Trabalho a realizar:
[A] De acordo com a diretriz sobre insuficiência pancreática exócrina, qual entidade publicou atualizações práticas sobre IPE em novembro de 2023?
[B] Resuma em duas frases a diretriz sobre insuficiência pancreática exócrina.
[C] Escreva a continuação da diretriz sobre insuficiência pancreática exócrina, começando logo após a última frase apresentada.

Diretriz de Insuficiência Pancreática Exócrina
Insuficiência pancreática exócrina (IPE) pode ocorrer em diversas condições além da pancreatite crônica. Essa síndrome impacta a sobrevida e a qualidade de vida dos pacientes. Em novembro de 2023, a Associação Americana de Gastroenterologia publicou atualizações práticas sobre IPE [1]. Este tópico aborda os principais aspectos de diagnóstico, manejo e acompanhamento.
Quando suspeitar?
A parte exócrina do pâncreas produz enzimas que fazem parte do suco pancreático, capazes de digerir proteínas, gordura, carboidratos e ácidos nucleicos. Insuficiência pancreática exócrina (IPE) é caracterizada pela secreção reduzida ou inadequada de suco pancreático.

Dados de origem:
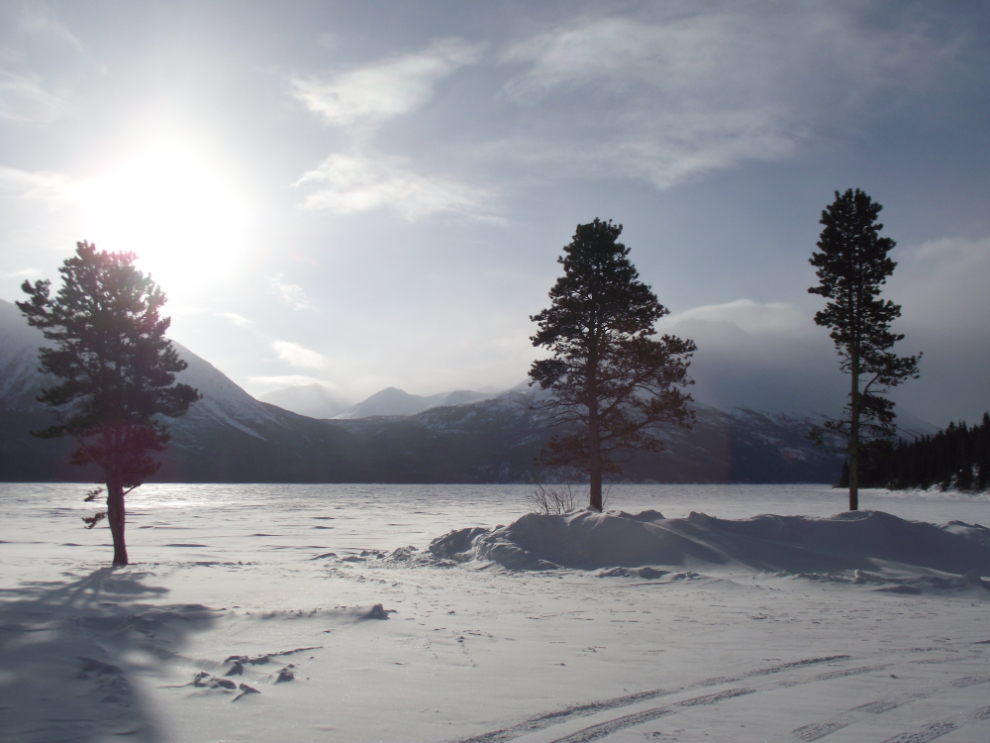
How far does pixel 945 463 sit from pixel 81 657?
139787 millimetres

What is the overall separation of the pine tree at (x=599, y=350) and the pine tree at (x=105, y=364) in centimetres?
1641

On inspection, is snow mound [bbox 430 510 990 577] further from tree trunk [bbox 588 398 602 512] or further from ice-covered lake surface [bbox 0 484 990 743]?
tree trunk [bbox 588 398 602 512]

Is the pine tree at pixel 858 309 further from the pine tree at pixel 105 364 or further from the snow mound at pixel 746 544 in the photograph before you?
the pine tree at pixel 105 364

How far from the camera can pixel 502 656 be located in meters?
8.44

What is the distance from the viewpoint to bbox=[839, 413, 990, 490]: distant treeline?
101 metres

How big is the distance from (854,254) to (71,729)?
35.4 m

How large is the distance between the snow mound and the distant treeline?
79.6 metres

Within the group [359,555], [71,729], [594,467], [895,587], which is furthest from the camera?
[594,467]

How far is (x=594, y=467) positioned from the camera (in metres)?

* * *

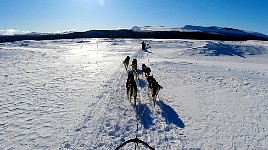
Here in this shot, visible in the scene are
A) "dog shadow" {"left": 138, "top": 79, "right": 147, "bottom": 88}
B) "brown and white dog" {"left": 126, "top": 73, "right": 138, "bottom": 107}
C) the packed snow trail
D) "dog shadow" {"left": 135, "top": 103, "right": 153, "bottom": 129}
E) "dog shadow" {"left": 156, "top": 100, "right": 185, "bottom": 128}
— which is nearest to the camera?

Respostas por item:
[A] A Associação Americana de Gastroenterologia.

[B] A insuficiência pancreática exócrina (IPE), caracterizada pela secreção reduzida ou inadequada de suco pancreático, pode ocorrer em diversas condições além da pancreatite crônica e impacta a sobrevida e a qualidade de vida dos pacientes. Em novembro de 2023, a Associação Americana de Gastroenterologia publicou atualizações práticas sobre a IPE, e o tópico aborda seu diagnóstico, manejo e acompanhamento.

[C]
A IPE é frequentemente associada a doenças do pâncreas, como pancreatite crônica e neoplasia pancreática. Doenças em outros órgãos também podem causar IPE. A secreção exócrina do pâncreas é influenciada por vários fatores, incluindo estímulos neurais e hormonais. Portanto, doenças inflamatórias intestinais, úlceras gástricas, ressecções gástricas e diabetes mellitus tipo 2 podem causar IPE. Outros fatores relacionados ao desenvolvimento de IPE incluem hemocromatose, Sjögren, infecção por HIV, idade avançada e tabagismo. Os principais fatores associados a IPE estão descritos na tabela 1.

Os principais sintomas de EPI são esteatorreia, perda de peso e alterações bioquímicas decorrentes da má absorção e má digestão, principalmente de lipídios e micronutrientes lipossolúveis. Também podem ocorrer sintomas mais inespecíficos de distensão e desconforto abdominal, geralmente na doença inicial ou leve. Deficiências nutricionais e sintomas sistêmicos como osteoporose e sarcopenia podem estar presentes. A tabela 2 descreve os principais sintomas de IPE.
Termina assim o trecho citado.